DATA SUPPLIED: Begin

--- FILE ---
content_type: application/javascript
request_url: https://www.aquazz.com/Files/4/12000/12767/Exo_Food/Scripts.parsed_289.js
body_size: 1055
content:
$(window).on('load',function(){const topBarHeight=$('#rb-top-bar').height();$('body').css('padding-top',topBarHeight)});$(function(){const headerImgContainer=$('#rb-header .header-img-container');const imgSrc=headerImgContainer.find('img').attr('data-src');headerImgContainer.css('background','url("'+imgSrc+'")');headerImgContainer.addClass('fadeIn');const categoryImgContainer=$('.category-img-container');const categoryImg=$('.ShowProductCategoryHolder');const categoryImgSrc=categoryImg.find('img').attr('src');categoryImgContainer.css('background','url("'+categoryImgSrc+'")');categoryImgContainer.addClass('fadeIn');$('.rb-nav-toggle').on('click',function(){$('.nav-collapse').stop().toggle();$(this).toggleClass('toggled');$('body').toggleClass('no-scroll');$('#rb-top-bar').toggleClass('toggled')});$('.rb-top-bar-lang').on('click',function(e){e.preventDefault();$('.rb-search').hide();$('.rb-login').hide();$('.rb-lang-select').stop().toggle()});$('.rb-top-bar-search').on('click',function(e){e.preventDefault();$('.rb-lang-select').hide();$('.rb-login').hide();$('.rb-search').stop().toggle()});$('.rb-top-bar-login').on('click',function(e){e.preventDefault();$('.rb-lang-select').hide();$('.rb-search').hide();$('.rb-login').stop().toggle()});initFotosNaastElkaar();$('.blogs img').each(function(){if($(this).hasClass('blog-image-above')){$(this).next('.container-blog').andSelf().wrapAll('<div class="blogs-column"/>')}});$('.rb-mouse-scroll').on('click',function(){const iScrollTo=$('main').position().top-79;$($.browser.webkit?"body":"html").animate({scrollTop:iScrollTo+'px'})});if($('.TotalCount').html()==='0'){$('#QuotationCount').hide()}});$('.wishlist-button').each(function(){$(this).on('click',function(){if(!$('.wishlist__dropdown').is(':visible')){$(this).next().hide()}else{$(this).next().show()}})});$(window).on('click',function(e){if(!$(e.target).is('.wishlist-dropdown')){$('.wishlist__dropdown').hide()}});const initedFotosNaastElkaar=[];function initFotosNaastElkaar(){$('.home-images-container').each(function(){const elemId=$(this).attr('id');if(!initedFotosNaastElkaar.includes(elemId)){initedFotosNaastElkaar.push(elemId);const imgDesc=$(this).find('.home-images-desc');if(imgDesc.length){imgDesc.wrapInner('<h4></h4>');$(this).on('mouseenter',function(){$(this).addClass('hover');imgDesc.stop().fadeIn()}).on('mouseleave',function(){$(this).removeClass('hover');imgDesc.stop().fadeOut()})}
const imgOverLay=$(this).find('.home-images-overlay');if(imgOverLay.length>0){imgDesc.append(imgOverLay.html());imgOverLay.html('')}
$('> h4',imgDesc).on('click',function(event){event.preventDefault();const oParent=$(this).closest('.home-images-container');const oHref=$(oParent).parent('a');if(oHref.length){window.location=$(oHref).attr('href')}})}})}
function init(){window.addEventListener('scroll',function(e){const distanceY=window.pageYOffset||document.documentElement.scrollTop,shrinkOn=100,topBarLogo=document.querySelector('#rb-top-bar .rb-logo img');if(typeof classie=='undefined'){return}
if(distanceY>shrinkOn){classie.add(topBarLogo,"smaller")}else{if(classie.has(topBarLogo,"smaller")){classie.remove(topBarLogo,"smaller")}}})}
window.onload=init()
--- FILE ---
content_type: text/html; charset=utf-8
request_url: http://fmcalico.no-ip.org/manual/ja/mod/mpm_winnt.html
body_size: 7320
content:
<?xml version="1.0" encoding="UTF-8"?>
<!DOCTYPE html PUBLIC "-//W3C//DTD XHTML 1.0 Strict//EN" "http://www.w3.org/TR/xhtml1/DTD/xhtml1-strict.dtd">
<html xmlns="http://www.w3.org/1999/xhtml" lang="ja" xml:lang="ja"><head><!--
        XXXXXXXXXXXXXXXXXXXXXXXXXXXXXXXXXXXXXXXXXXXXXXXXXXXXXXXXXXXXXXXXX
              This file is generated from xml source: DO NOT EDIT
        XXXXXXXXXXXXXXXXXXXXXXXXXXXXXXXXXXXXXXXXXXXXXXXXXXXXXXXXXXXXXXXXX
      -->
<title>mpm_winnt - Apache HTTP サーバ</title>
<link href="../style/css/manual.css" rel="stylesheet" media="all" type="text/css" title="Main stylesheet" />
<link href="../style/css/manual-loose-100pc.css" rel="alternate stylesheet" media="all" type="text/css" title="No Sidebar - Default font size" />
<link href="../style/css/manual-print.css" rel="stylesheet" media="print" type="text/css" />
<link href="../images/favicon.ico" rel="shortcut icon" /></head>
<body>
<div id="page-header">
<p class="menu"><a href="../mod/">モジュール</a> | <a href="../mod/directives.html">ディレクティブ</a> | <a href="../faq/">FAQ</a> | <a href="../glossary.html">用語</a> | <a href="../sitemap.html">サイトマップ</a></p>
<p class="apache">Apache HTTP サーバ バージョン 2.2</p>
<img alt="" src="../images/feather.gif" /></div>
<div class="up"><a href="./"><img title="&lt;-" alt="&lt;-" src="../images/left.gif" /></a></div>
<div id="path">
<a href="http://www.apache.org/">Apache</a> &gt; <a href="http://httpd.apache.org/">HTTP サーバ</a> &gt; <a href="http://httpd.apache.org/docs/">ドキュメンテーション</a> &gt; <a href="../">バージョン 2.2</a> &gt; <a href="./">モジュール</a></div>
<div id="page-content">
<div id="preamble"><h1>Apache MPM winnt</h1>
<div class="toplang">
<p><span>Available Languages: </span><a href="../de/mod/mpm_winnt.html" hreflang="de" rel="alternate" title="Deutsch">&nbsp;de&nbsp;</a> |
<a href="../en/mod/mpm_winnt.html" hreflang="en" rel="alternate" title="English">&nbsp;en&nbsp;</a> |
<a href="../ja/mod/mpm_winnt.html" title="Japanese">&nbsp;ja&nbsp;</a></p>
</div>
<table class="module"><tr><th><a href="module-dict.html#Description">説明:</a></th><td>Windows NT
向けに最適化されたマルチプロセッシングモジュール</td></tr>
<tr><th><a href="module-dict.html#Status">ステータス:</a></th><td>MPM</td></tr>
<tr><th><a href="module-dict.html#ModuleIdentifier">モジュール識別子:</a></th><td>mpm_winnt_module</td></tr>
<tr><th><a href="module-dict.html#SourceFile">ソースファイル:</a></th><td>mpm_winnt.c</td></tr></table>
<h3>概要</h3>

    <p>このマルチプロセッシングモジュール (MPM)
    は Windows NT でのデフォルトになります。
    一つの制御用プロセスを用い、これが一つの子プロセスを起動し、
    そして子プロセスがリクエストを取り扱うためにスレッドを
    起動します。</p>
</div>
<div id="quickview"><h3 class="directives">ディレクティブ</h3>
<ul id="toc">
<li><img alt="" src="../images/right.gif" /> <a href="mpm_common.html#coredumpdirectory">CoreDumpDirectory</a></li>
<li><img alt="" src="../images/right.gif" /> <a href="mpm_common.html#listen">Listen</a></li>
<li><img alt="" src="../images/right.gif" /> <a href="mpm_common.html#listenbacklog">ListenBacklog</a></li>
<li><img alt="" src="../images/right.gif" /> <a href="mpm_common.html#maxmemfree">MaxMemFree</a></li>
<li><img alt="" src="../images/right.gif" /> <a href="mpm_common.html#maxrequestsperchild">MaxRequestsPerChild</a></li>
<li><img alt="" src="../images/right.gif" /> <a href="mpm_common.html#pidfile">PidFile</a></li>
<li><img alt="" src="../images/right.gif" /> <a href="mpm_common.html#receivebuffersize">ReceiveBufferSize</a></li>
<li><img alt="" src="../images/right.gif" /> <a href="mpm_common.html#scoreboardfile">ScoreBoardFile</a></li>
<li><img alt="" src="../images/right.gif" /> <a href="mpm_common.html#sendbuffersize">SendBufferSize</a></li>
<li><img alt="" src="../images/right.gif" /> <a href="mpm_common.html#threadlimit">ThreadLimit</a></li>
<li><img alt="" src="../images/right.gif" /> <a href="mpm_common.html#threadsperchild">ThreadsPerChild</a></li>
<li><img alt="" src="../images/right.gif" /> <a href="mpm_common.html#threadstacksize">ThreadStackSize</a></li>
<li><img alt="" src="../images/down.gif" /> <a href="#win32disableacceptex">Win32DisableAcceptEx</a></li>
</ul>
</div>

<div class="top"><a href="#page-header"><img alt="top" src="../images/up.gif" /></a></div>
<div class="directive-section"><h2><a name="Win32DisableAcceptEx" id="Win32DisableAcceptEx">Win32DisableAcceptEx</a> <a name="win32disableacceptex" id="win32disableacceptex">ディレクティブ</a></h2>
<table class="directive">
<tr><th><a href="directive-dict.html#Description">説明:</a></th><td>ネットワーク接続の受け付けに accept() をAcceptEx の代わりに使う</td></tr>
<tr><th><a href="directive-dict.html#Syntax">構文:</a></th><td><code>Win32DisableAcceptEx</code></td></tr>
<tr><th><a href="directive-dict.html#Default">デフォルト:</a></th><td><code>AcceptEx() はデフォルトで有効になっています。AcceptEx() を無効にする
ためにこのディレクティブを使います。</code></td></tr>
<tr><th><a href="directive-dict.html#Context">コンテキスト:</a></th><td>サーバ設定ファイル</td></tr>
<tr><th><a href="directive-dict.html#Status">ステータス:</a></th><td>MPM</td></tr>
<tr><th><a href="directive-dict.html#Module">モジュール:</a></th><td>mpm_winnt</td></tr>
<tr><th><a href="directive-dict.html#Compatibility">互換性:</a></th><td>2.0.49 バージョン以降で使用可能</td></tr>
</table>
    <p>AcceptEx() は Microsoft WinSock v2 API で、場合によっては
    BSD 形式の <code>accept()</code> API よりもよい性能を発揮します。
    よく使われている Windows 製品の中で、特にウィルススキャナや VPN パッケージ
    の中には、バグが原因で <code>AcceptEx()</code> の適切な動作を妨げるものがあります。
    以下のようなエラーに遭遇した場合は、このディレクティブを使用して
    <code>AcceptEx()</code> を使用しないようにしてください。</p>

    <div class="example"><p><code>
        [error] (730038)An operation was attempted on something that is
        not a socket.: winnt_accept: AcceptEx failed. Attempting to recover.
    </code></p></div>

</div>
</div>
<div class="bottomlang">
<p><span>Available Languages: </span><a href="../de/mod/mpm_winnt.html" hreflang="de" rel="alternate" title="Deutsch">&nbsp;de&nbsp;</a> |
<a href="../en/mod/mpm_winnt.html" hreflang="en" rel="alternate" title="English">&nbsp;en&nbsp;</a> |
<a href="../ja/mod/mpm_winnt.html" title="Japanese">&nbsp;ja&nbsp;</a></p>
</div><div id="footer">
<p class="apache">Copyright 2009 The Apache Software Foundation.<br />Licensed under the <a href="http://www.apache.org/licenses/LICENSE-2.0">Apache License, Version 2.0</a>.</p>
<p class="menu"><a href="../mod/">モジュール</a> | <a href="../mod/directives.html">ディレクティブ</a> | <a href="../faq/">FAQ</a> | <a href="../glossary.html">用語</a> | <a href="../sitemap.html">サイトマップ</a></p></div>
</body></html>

DATA SUPPLIED: End

* [WORK INSTRUCTION]
Locate the lines above that contain "Description" and copy them.

* [ANSWER SECTION]
<table class="module"><tr><th><a href="module-dict.html#Description">説明:</a></th><td>Windows NT
<tr><th><a href="directive-dict.html#Description">説明:</a></th><td>ネットワーク接続の受け付けに accept() をAcceptEx の代わりに使う</td></tr>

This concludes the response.